Un atteggiamento differente da quello riservato ad altre nazioni dell’impero zarista, come i Paesi baltici o la Polonia? «In un certo senso la sorte dell’Ucraina è simile a quella della Polonia, anch’essa inglobata nell’impero russo e ribelle a questo dominio. Ma c’è una notevole differenza: la Polonia, prima di essere inclusa nell’impero, era stata una nazione a sé e ritornò a esserlo nel 1918, mentre l’Ucraina si costituì come nazione e come Stato per un breve periodo dopo la Prima guerra mondiale, per poi entrare di nuovo in un’entità imperiale, l’Unione Sovietica, conseguendo la sua indipendenza solo al collasso di questa una ventina d’anni fa.
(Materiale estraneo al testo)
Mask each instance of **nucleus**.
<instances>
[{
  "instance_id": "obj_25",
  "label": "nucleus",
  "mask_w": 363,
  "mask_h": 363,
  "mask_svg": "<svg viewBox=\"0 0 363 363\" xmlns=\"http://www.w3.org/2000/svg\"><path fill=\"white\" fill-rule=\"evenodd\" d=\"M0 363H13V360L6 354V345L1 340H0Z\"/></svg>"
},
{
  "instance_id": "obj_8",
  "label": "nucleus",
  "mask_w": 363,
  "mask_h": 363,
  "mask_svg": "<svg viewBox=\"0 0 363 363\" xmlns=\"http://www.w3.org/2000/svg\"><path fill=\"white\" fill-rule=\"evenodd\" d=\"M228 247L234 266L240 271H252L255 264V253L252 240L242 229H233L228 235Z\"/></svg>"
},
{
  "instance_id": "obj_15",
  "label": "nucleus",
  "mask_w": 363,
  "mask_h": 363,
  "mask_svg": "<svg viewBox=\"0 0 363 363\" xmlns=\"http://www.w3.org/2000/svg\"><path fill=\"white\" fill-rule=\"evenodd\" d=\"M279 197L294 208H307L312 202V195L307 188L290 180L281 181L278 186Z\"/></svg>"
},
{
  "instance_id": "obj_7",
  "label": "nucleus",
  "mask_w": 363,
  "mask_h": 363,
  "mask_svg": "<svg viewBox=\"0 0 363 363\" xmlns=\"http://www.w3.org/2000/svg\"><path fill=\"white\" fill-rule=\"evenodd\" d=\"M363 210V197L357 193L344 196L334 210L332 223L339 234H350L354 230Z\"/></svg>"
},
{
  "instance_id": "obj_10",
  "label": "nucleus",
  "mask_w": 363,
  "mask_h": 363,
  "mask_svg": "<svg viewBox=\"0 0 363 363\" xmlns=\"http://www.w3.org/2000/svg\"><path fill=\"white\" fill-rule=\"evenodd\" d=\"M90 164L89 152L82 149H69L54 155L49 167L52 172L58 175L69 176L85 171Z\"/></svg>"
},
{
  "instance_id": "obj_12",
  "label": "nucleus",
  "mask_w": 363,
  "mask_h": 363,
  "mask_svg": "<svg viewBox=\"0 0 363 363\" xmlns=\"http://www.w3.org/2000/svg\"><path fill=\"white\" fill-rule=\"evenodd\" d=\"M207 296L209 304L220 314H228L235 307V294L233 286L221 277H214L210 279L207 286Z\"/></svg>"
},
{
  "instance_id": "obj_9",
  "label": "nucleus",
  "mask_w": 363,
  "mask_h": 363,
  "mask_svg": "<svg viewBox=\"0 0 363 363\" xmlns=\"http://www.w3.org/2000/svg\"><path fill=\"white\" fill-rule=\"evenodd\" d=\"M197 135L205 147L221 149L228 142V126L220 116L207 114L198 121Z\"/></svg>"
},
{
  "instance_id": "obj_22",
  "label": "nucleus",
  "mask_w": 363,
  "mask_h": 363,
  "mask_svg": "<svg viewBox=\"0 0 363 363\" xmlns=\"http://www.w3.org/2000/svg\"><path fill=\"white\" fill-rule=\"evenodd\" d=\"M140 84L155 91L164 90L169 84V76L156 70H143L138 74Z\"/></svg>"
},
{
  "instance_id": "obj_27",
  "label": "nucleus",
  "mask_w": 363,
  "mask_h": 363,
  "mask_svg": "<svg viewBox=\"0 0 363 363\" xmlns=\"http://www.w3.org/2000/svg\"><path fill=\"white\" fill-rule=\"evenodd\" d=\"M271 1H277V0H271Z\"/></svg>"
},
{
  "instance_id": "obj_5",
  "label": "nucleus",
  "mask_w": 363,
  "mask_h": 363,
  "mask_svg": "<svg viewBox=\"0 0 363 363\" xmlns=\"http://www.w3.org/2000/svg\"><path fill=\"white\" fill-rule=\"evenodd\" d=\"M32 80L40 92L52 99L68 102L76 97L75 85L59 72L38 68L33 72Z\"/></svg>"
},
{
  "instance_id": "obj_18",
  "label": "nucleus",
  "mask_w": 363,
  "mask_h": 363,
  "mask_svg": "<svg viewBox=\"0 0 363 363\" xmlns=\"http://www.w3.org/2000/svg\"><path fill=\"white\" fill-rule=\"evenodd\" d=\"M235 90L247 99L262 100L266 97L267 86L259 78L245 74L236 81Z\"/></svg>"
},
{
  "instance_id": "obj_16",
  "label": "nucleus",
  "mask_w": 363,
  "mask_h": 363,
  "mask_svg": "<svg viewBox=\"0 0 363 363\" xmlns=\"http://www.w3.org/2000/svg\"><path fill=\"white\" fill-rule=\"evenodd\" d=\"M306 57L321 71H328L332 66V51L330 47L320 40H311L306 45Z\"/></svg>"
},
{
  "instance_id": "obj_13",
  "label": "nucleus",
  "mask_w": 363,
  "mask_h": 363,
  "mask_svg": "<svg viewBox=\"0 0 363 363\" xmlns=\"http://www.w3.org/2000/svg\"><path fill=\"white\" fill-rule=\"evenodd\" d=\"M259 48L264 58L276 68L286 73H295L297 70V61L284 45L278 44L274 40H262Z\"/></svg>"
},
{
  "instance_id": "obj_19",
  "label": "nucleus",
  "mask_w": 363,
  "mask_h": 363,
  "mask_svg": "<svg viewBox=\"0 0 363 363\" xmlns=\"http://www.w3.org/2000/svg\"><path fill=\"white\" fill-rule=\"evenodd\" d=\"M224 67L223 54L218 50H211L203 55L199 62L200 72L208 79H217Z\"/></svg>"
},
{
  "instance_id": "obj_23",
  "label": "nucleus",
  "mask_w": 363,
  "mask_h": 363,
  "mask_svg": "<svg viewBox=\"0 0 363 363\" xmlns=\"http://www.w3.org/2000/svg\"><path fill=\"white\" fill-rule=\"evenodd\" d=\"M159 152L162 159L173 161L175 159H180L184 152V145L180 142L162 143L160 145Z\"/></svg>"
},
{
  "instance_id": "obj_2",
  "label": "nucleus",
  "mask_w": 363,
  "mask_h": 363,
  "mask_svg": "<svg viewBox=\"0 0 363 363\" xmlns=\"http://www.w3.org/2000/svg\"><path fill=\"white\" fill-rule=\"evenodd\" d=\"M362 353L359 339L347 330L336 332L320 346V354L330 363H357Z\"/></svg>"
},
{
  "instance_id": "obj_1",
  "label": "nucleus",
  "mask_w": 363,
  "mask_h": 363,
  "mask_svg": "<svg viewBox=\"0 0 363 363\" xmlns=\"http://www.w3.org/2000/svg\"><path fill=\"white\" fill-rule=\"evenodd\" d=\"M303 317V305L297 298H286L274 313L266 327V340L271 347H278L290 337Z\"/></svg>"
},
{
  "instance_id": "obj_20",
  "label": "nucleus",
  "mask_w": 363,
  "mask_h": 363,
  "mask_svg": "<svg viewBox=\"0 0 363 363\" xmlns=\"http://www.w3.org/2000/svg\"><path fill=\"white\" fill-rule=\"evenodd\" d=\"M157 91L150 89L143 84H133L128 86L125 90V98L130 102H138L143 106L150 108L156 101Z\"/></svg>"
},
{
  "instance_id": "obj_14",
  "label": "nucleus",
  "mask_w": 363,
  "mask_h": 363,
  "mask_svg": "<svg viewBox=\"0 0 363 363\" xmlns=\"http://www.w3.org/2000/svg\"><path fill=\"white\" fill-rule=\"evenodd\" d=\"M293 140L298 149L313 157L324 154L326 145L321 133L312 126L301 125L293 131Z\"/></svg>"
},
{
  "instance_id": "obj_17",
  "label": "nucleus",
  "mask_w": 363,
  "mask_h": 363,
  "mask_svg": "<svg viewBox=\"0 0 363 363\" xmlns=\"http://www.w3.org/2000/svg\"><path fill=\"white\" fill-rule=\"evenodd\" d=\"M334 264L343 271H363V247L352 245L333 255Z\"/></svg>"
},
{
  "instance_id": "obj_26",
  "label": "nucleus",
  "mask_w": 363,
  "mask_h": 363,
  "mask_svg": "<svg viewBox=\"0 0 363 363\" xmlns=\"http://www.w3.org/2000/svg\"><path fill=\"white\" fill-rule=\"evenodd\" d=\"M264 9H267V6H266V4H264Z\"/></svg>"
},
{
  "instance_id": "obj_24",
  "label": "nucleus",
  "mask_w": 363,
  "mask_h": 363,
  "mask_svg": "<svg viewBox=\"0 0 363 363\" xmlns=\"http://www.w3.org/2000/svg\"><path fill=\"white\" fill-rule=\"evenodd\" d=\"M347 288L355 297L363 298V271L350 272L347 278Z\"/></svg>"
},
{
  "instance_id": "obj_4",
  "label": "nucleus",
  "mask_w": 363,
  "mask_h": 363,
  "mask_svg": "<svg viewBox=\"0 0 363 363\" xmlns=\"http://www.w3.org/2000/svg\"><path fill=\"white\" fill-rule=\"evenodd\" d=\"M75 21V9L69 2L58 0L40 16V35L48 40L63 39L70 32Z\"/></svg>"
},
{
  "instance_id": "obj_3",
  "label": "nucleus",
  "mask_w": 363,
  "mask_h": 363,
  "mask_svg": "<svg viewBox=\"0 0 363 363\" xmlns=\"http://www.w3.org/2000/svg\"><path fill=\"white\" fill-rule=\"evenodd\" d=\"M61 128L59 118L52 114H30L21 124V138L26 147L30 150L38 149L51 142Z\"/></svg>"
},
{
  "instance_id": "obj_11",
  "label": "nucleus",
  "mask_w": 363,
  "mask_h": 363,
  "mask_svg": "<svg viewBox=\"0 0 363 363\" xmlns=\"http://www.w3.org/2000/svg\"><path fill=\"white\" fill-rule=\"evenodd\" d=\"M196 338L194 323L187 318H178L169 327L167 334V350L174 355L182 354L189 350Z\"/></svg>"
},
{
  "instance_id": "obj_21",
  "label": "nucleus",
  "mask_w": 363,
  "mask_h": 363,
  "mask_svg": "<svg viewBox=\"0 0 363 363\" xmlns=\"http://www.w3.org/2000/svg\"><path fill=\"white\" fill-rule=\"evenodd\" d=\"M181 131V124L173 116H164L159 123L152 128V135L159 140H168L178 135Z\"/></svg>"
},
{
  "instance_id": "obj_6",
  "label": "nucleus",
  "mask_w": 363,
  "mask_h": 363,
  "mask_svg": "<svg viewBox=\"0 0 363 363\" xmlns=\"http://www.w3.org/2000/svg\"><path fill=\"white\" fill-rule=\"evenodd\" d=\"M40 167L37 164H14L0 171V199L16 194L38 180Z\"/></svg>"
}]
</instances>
Se si aggiungono poi la questione religiosa – l’Ucraina, a differenza della cattolica Polonia, è ortodossa come la Russia, sia pure con la presenza della Chiesa uniate, cattolica di rito greco-ortodosso – e il lungo periodo sovietico, che a Kiev ebbe una sua connotazione complessa e tragica, si può intuire quanto intricata sia la “questione ucraina” per la Russia, ma anche quali problemi di identità si propongano per la stessa Ucraina indipendente, diventata Stato sovrano, ora dilaniato da scissioni interne e da attentati esterni».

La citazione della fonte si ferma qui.